Complexity: Reduction

The following pertains to Complexity questions in Spring 1999, Spring 20003, Spring 2007, Fall 2010.

Definition: A "Reduction" is a Turing transducer (a TM that computes an output, not just a YES or NO) that accepts an instance of problem A as input and computes an instance of problem B as an output. It converts one problem to another.

So A <= B means that a transducer exists that does this conversion.

Specifically, A <=p B means that a transducer does the work in polynomial time, that is, O(nk).

Another way to view A <= B (whether polynomially or not) is that B cannot be easier than A. That is, B is at least as difficult as a problem in A.

This leads to the following results.

  1. Suppose you know nothing about A, but A <= B and B is decidable. This means A is decidable. We do not know A is in P, NP, etc. just that it is decidable.
  2. If A <=p B, and B is in P, then A is in P (polynomial steps to convert A to B plus polynomial steps to decide B).
  3. But consider the converse. Suppose A <=p B, and A is in P. We know tht B is at least as difficult as A. So B might be in P, or anywhere beyond.

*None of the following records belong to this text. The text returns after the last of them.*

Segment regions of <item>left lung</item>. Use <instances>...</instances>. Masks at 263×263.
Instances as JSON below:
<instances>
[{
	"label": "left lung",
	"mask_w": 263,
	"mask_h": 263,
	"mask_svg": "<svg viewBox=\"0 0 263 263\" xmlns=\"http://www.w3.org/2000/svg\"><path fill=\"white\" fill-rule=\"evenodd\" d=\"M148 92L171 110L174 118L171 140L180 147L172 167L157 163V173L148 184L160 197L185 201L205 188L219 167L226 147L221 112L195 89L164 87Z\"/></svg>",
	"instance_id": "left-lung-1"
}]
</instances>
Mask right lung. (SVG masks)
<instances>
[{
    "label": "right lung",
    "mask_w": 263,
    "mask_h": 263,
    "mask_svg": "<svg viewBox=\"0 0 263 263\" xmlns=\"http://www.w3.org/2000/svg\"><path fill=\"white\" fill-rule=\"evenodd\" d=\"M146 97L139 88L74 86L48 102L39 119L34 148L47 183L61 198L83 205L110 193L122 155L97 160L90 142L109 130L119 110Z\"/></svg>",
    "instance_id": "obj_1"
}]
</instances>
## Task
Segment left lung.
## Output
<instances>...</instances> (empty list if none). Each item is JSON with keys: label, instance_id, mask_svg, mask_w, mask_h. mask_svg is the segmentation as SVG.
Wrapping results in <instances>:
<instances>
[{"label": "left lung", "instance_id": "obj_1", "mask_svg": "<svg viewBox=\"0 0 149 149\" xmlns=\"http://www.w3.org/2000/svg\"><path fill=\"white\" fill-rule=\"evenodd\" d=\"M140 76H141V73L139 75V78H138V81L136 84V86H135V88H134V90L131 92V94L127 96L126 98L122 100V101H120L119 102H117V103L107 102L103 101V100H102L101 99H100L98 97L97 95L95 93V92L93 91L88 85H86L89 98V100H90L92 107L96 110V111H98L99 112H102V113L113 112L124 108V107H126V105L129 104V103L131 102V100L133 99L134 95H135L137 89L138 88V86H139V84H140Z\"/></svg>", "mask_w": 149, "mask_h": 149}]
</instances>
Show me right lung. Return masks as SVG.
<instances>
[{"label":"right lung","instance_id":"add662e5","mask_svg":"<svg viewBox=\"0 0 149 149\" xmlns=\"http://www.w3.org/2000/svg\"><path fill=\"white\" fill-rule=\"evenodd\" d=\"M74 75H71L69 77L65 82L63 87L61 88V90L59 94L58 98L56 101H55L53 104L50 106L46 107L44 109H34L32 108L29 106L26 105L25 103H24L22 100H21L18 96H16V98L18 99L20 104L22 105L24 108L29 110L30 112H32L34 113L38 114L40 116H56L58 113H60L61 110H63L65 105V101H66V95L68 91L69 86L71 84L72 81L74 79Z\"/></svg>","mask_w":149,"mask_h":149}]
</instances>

We cannot really say anything.
  4. If A <=p B, and B is in NP, then A is in NP (polynomial steps to convert A to B plus nondetertministically solve B).
  5. The alternative proof that A is in NP: construct an algorithm to nondetermnistically guess solutions to A, and verify YES polynomially.
  6. If B is in NP, and all NP-Complete problems R <=p B, then B is NP-Complete by definition.
  7. If A <=p B, and A is NP-Complete, then B is NP-Hard by definition.
  8. If A <=p B, A is NP-Complete, and B is in NP, then B is NP-Complete (B is in NP, and all NP-complete problems now reduce to B via A).
  9. If A <=p B, and B is NP-Complete, then A is in NP, since B is in NP. We cannot say that A is NP-Complete because we do not know if all NP-Complete problems R reduce to A.

Definition: A is "co-acceptable" means that the complement of A is acceptable.

If A <= B, and B is co-acceptable, then we can only say A is co-acceptable, not that A is decidable.
If A is both co-acceptable and acceptable, then A is by definition decidable.

Consider complexity theory vs. decidability theory:

If A <=p B and B is in P, but someone claims that A is in EXP, then A could be reduced to B in polynomial steps and then B could be solved in polynomial steps. So A was really in P from the start (of course, it can still be said that A is in EXP). When considering complexity classes, the reductions must be polynomial to have relevance. It is known that problems in P, NP, EXP, etc. are decidable.

As for decidability, if A were a member of EXP, then A is decidable. If B in P, then B is decidable. If A can reduce to B (polynomial of otherwise), then A is not more difficult than B.